TEKS BACAAN:
________

Kupang 4/42016 – Keluarga besar Suku Manbait menyatakan bahwa surat dukungan yang dikeluarkan oleh PEMDA NTT kepada PT Sasando tanpa sepengetahuan Keluarga Besar Suku Manbait selaku pemilik sah tanah ulayat tersebut. Suku Manbait merasa tidak pernah menyerahkan tanahnya kepada PT Sasando.
Keluarga Manbait menyerahkan tanah seluas 1000 Ha hanya kepada Perusahaa Negara Mekatani 07 dengan perjanjian antara Keluarga Manbait dan Pihak Perusahaan bahwa perusahaan tidak boleh menjual dan menggadaikan tanah tersebut kepada pihak mana pun.
Dalam perjalanannya Perusahaan Mekatani kemudian di Likuidasi. Total keselurahan luas lahan yang dikuasai oleh PT. Sasando seluas 225 Ha sesuai dengan Surat Dukungan Gubernur NTT Nomor : 521.3/280/83- BANG PRODA. HGU yang di keluarkan oleh PEMDA NTT tertanggal 18 Oktober 1983.
Pemerintah Propinsi Daerah Tingkat I Nusa Tenggara Timur telah menyetujui dan memberikan dukungan sepenuhnya kepada PT. SASANDO dengan penanggung jawab JO.H. HENUHILI untuk mengusahakan dan mengembangkan pertanian dalam bentuk pengolahan tanaman terpadu.

________

Cuplikan data pertanyaan spasial
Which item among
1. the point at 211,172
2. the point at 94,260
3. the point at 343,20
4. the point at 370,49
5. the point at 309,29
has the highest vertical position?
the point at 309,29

________

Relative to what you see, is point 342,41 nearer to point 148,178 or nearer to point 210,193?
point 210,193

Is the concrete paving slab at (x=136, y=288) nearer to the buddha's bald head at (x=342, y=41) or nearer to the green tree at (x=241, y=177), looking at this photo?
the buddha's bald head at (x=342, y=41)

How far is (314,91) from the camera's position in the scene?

________

SOAL YANG DIBERIKAN A: Dalam teks tentang tanah ulayat Suku Manbait, berapa luas total lahan yang dikuasai oleh PT. Sasando?
SOAL YANG DIBERIKAN B: Tuliskan kembali bagian teks tentang tanah ulayat Suku Manbait yang dibuka dengan kata-kata yang memuat "Keluarga Manbait menyerahkan" dan ditutup dengan "pihak mana pun.".

JAWABAN LENGKAP A: Seluas 225 Ha.

JAWABAN LENGKAP B:
Keluarga Manbait menyerahkan tanah seluas 1000 Ha hanya kepada Perusahaa Negara Mekatani 07 dengan perjanjian antara Keluarga Manbait dan Pihak Perusahaan bahwa perusahaan tidak boleh menjual dan menggadaikan tanah tersebut kepada pihak mana pun.